Every line below should be repeated exactly.
======== SOURCE MATERIAL ========
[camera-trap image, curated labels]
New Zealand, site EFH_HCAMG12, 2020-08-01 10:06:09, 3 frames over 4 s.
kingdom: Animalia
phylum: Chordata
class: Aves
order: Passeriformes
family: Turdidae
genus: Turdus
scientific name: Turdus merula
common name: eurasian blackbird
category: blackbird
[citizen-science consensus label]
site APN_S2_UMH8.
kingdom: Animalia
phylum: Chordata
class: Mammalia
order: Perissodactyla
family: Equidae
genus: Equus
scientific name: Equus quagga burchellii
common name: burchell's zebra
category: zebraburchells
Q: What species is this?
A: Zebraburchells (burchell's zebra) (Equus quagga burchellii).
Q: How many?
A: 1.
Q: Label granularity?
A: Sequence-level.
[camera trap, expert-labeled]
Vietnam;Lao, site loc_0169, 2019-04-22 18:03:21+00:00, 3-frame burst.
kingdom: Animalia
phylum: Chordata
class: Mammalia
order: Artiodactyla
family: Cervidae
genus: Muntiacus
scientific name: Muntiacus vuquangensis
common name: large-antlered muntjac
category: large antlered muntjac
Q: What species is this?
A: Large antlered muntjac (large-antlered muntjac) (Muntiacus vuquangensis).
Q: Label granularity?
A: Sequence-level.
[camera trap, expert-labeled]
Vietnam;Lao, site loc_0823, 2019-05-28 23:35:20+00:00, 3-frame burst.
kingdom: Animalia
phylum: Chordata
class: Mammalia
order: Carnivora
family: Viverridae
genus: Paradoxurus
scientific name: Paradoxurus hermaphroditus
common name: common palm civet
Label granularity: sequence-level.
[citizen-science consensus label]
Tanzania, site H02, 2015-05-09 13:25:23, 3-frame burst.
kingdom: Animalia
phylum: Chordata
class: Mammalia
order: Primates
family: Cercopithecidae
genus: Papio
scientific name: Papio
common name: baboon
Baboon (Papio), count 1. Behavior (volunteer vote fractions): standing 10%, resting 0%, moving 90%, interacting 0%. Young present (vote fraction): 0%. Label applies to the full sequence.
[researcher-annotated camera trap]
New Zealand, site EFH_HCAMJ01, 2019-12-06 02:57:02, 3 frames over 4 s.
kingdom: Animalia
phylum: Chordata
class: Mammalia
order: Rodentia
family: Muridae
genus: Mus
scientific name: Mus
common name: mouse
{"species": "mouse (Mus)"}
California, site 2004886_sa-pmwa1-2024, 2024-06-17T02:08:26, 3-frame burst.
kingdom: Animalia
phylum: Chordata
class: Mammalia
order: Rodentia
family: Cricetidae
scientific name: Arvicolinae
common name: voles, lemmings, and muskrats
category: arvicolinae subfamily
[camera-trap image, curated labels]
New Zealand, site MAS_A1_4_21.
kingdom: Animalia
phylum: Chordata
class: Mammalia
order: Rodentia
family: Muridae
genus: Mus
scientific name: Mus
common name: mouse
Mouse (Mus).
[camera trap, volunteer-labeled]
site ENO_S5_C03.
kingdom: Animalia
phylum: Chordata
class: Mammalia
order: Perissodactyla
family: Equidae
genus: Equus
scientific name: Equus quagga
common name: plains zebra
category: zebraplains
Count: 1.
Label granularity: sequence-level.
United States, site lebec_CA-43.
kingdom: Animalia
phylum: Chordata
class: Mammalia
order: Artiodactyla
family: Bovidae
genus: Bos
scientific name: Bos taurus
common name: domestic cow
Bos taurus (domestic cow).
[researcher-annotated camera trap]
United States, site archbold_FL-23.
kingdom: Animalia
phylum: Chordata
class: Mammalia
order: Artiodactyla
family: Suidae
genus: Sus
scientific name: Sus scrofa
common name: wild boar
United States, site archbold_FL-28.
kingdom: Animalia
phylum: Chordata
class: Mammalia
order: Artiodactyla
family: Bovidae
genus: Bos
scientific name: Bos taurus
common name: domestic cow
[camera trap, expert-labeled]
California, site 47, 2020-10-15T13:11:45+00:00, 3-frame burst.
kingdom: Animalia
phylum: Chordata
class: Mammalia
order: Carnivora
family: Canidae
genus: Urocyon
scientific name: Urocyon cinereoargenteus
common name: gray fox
========
COMPLETED EXERCISE.
[camera-trap image, curated labels]
New Zealand, site EFH_HCAMG12, 2020-08-01 10:06:09, 3 frames over 4 s.
kingdom: Animalia
phylum: Chordata
class: Aves
order: Passeriformes
family: Turdidae
genus: Turdus
scientific name: Turdus merula
common name: eurasian blackbird
category: blackbird
[citizen-science consensus label]
site APN_S2_UMH8.
kingdom: Animalia
phylum: Chordata
class: Mammalia
order: Perissodactyla
family: Equidae
genus: Equus
scientific name: Equus quagga burchellii
common name: burchell's zebra
category: zebraburchells
Q: What species is this?
A: Zebraburchells (burchell's zebra) (Equus quagga burchellii).
Q: How many?
A: 1.
Q: Label granularity?
A: Sequence-level.
[camera trap, expert-labeled]
Vietnam;Lao, site loc_0169, 2019-04-22 18:03:21+00:00, 3-frame burst.
kingdom: Animalia
phylum: Chordata
class: Mammalia
order: Artiodactyla
family: Cervidae
genus: Muntiacus
scientific name: Muntiacus vuquangensis
common name: large-antlered muntjac
category: large antlered muntjac
Q: What species is this?
A: Large antlered muntjac (large-antlered muntjac) (Muntiacus vuquangensis).
Q: Label granularity?
A: Sequence-level.
[camera trap, expert-labeled]
Vietnam;Lao, site loc_0823, 2019-05-28 23:35:20+00:00, 3-frame burst.
kingdom: Animalia
phylum: Chordata
class: Mammalia
order: Carnivora
family: Viverridae
genus: Paradoxurus
scientific name: Paradoxurus hermaphroditus
common name: common palm civet
Label granularity: sequence-level.
[citizen-science consensus label]
Tanzania, site H02, 2015-05-09 13:25:23, 3-frame burst.
kingdom: Animalia
phylum: Chordata
class: Mammalia
order: Primates
family: Cercopithecidae
genus: Papio
scientific name: Papio
common name: baboon
Baboon (Papio), count 1. Behavior (volunteer vote fractions): standing 10%, resting 0%, moving 90%, interacting 0%. Young present (vote fraction): 0%. Label applies to the full sequence.
[researcher-annotated camera trap]
New Zealand, site EFH_HCAMJ01, 2019-12-06 02:57:02, 3 frames over 4 s.
kingdom: Animalia
phylum: Chordata
class: Mammalia
order: Rodentia
family: Muridae
genus: Mus
scientific name: Mus
common name: mouse
{"species": "mouse (Mus)"}
California, site 2004886_sa-pmwa1-2024, 2024-06-17T02:08:26, 3-frame burst.
kingdom: Animalia
phylum: Chordata
class: Mammalia
order: Rodentia
family: Cricetidae
scientific name: Arvicolinae
common name: voles, lemmings, and muskrats
category: arvicolinae subfamily
[camera-trap image, curated labels]
New Zealand, site MAS_A1_4_21.
kingdom: Animalia
phylum: Chordata
class: Mammalia
order: Rodentia
family: Muridae
genus: Mus
scientific name: Mus
common name: mouse
Mouse (Mus).
[camera trap, volunteer-labeled]
site ENO_S5_C03.
kingdom: Animalia
phylum: Chordata
class: Mammalia
order: Perissodactyla
family: Equidae
genus: Equus
scientific name: Equus quagga
common name: plains zebra
category: zebraplains
Count: 1.
Label granularity: sequence-level.
United States, site lebec_CA-43.
kingdom: Animalia
phylum: Chordata
class: Mammalia
order: Artiodactyla
family: Bovidae
genus: Bos
scientific name: Bos taurus
common name: domestic cow
Bos taurus (domestic cow).
[researcher-annotated camera trap]
United States, site archbold_FL-23.
kingdom: Animalia
phylum: Chordata
class: Mammalia
order: Artiodactyla
family: Suidae
genus: Sus
scientific name: Sus scrofa
common name: wild boar
United States, site archbold_FL-28.
kingdom: Animalia
phylum: Chordata
class: Mammalia
order: Artiodactyla
family: Bovidae
genus: Bos
scientific name: Bos taurus
common name: domestic cow
[camera trap, expert-labeled]
California, site 47, 2020-10-15T13:11:45+00:00, 3-frame burst.
kingdom: Animalia
phylum: Chordata
class: Mammalia
order: Carnivora
family: Canidae
genus: Urocyon
scientific name: Urocyon cinereoargenteus
common name: gray fox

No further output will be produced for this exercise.